→ Testo da analizzare:
==================================================

Valoritalia festeggia i 50 anni della Doc Cirò


La Doc Cirò, ha compiuto 50 anni. Un traguardo importante per la denominazione riconosciuta nel 1969 per volere dei capostipiti delle famiglie viticultrici della zona, che decisero di ottenere il giusto riconoscimento per il vino simbolo di Enotria, nome con il quale i greci ribattezzarono la Calabria.

Considerata dai massimi esperti a livello internazionale la promessa del vino italiano, la Doc Cirò  pare destinata ad esplodere sul panorama internazionale.

Valoritalia, ha scelto di celebrare insieme al Consorzio di Tutela dei Vini DOC Cirò e Melissa e ai rappresentanti del mondo politico e imprenditoriale della regione Calabria questa data importante, intervenendo durante il grande evento – Cirò, 50 anni di denominazione di origine controllata: scenari opportunità in un mercato globale tra storia, cultura e tradizione –svoltosi gli scorsi 27 e 28 giugno 2019 a Cirò Marina.

Due giornate celebrative ricche di appuntamenti, degustazioni di annate storiche e conferenze sull’evoluzione dei gusti dei consumatori, su nuove sfide e sugli strumenti adatti per accoglierle.

LA MISSION DI VALORITALIA
Gli interventi del Presidente di Valoritalia, Francesco Liantonio e del suo Direttore Generale, Giuseppe Liberatore, hanno entrambi sottolineato il ruolo e l’importanza che un accurato processo di certificazione svolge nell’assicurare una crescita equilibrata e duratura di una denominazione, perché fornisce al consumatore le necessarie garanzie di qualità e tracciabilità per ogni bottiglia immessa sul mercato.

Negli ultimi anni, il mondo del vino, e dei prodotti agroalimentari in generale, ha subito un profondo cambiamento. E’ chiaro a tutti, a consumatori e produttori, che per produrre, vendere, acquistare e consumare un prodotto d’eccellenza, sia imprescindibile identificarne territorio d’origine, filiera e metodologie produttive.

In Italia, Valoritalia è leader indiscusso degli organismi di controllo che operano nel settore vitivinicolo, certificando 220 denominazioni di origine che rappresentano il 49% dei volumi di tutta la produzione DOC, DOCG e IGT. La metà della viticultura italiana di qualità.

10 anni fa Federdoc e CSQA hanno costituito Valoritalia, contribuendo in tal modo a dar vita ad un sistema di supporto al comparto vitivinicolo italiano basato sul concetto di “rete”.

==================================================

→ Materiale fornito:
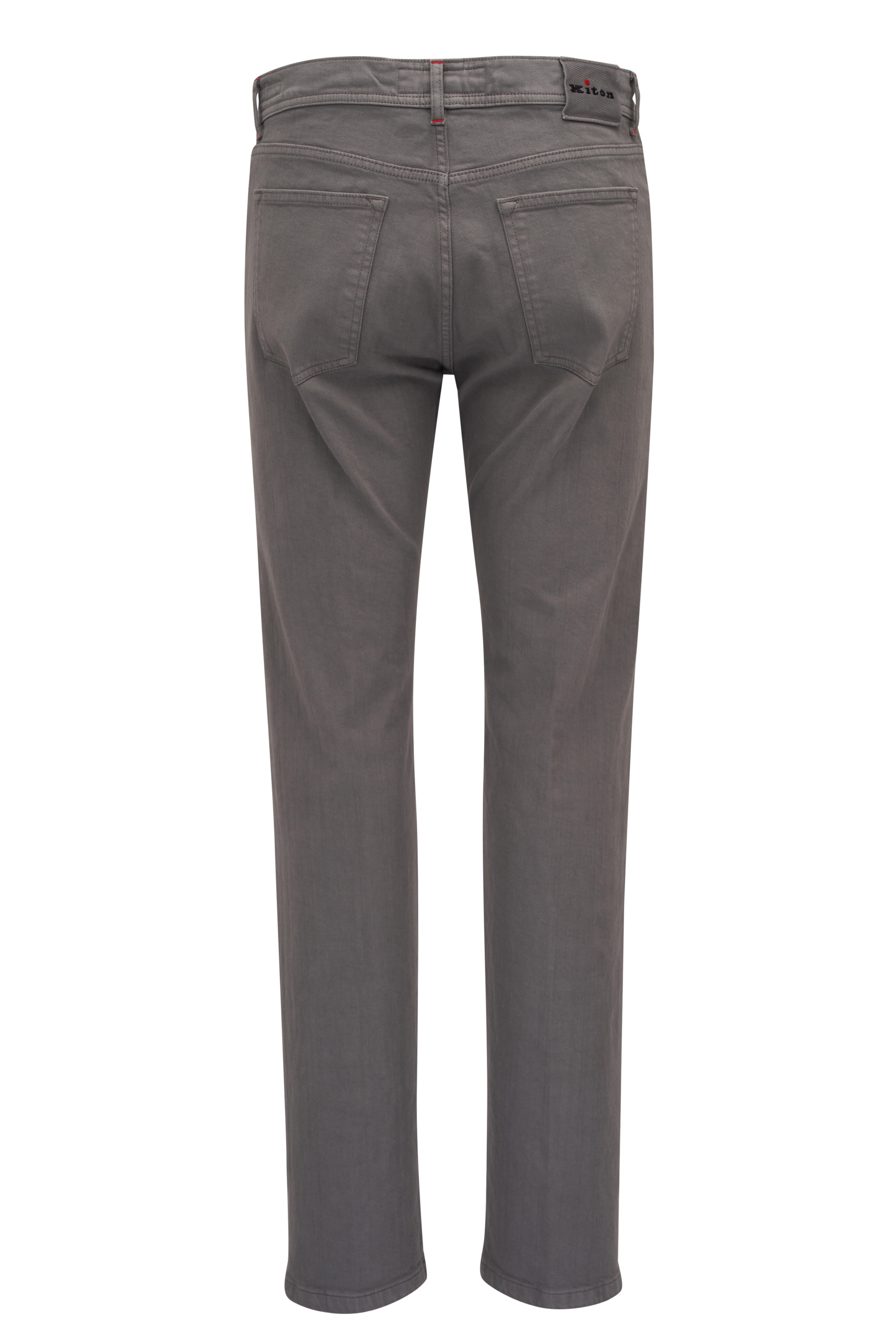 Kiton - Light Gray Cotton Five Pocket Jean | Mitchell Stores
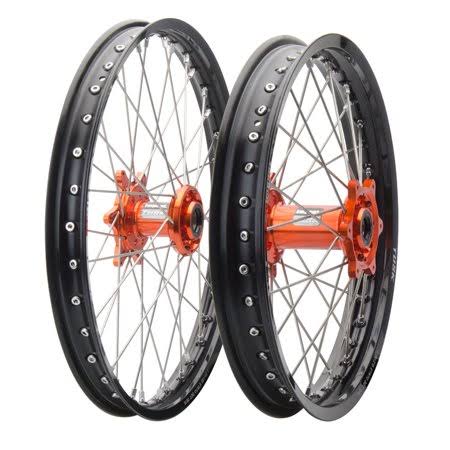 Black Rim Front Rear Wheel 160 x 21 / 215 x 19 B56273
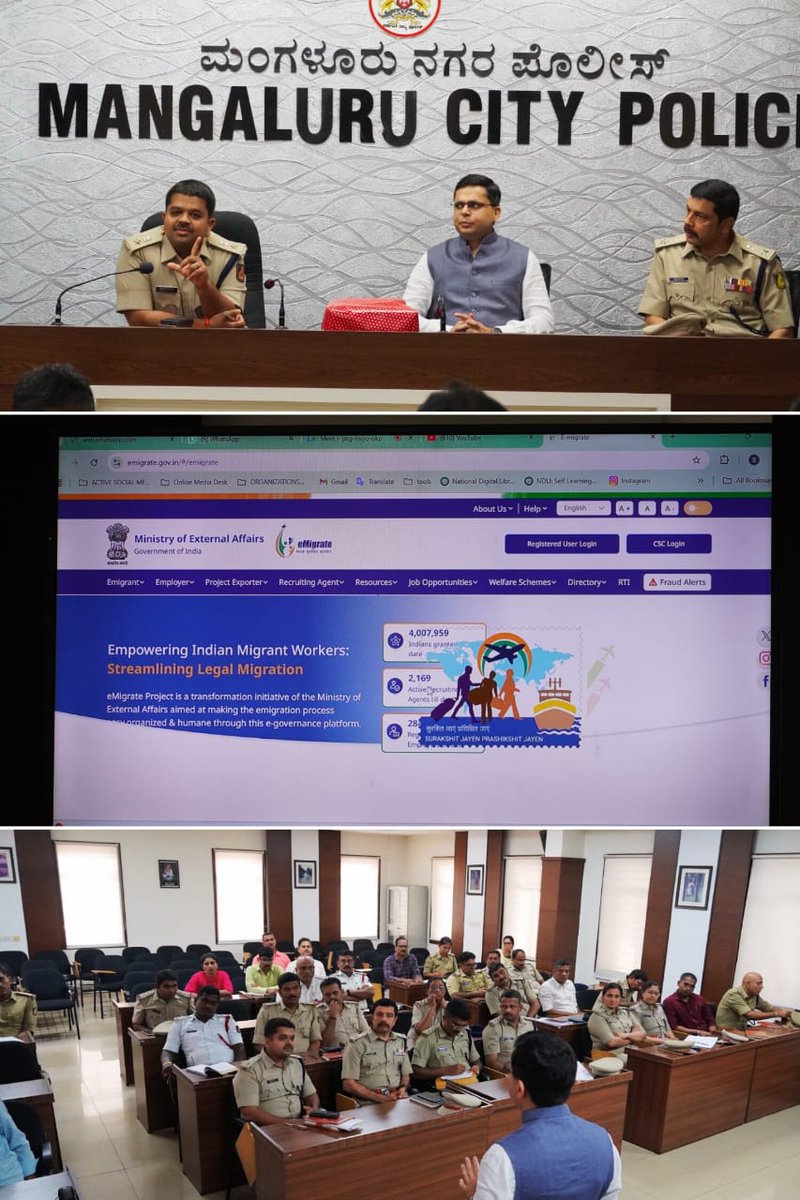 compolmlr's tweet photo. Shri Avaneesh Shukla, Protector of Emigrants, Bengaluru, Ministry of External Affairs, Government of India, &amp; in-charge of Karnataka &amp; Goa States sensitized senior police officers on the provisions of the Emigration Act, 1983.   1/3
@DgpKarnataka @KarnatakaCops @anupamagarwal16 https://t.co/iABcN9WSIE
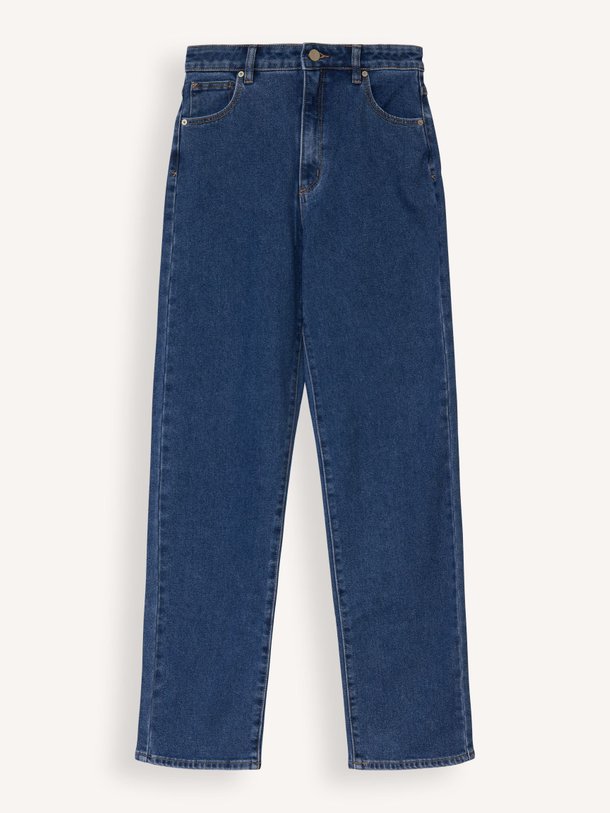 Ontdek de Bella high waist straight fit stretch jeans van Abrand in de kleur blauw bij Orangebag. Op werkdagen voor 21:45 besteld, morgen in huis.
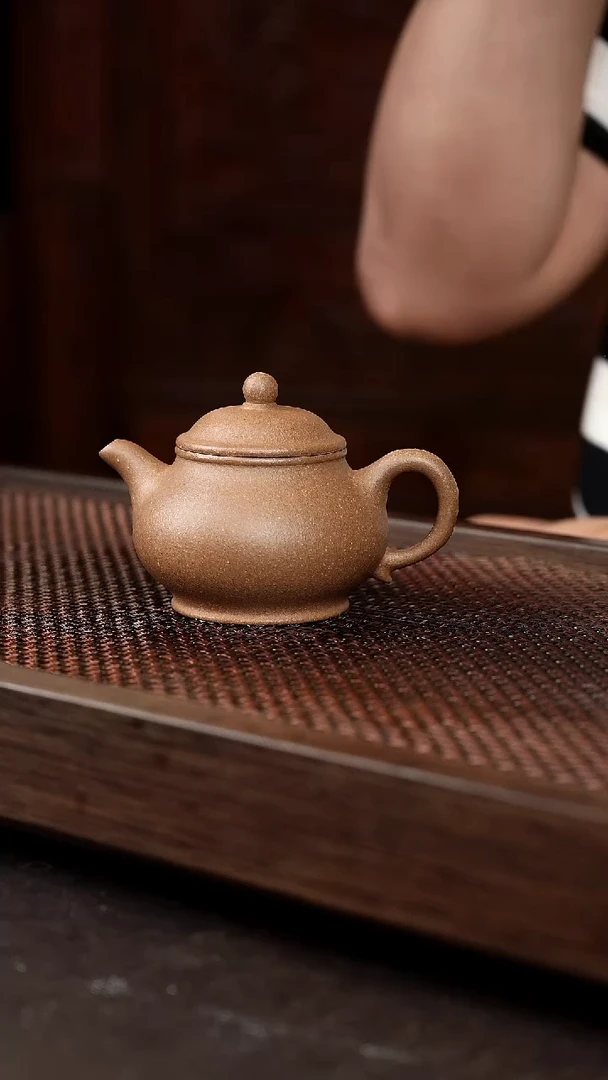 茶壶紫砂芝麻绿潘壶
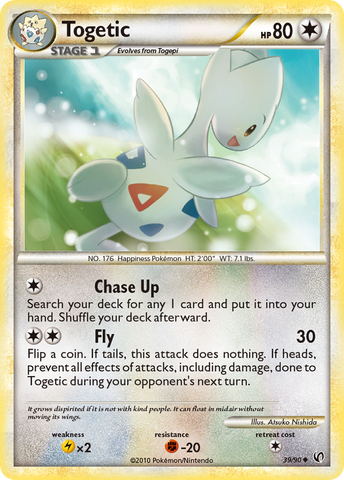 Togetic (39/90) [HeartGold & SoulSilver: Undaunted] - The Mythic Store | 24h Order Processing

==================================================

→ Consegna 1: Trascrivi senza modifiche il passo dell'articolo sulla Doc Cirò che va da "La Doc Cirò, ha" fino a "a Cirò Marina.".
→ Consegna 2: Traduci in inglese questa frase dell'articolo sulla Doc Cirò: "Due giornate celebrative ricche di appuntamenti, degustazioni di annate storiche e conferenze sull’evoluzione dei gusti dei consumatori, su nuove sfide e sugli strumenti adatti per accoglierle."
→ Consegna 3: Prosegui l'articolo sulla Doc Cirò, partendo subito dopo la sua ultima frase.

→ Risposta 1:
La Doc Cirò, ha compiuto 50 anni. Un traguardo importante per la denominazione riconosciuta nel 1969 per volere dei capostipiti delle famiglie viticultrici della zona, che decisero di ottenere il giusto riconoscimento per il vino simbolo di Enotria, nome con il quale i greci ribattezzarono la Calabria.

Considerata dai massimi esperti a livello internazionale la promessa del vino italiano, la Doc Cirò  pare destinata ad esplodere sul panorama internazionale.

Valoritalia, ha scelto di celebrare insieme al Consorzio di Tutela dei Vini DOC Cirò e Melissa e ai rappresentanti del mondo politico e imprenditoriale della regione Calabria questa data importante, intervenendo durante il grande evento – Cirò, 50 anni di denominazione di origine controllata: scenari opportunità in un mercato globale tra storia, cultura e tradizione –svoltosi gli scorsi 27 e 28 giugno 2019 a Cirò Marina.

→ Risposta 2: Two days of celebration packed with events, tastings of historic vintages, and talks on how consumer tastes are evolving, on new challenges, and on the right tools to meet them.

→ Risposta 3:
UNA GARANZIA DI ECCELLENZA
“Abbiamo costruito un meccanismo rigoroso – ha affermato Liantonio – che garantisce l’eccellenza dei vini DOC, DOCG, BIO e da agricoltura integrata, prodotti e commercializzati da aziende che contano sulla serietà e sulla competenza delle nostre verifiche, che hanno deciso di fare sistema, di essere una squadra; aziende che rappresentano l’eccellenza italiana”.

“La qualità rappresenta la nostra tradizione e cultura. Dobbiamo tutelarle attraverso la rigorosa verifica dell’applicazione dei disciplinari di produzione, facendo del vino il principale ambasciatore della nostra credibilità”, ha concluso il presidente di Valoritalia.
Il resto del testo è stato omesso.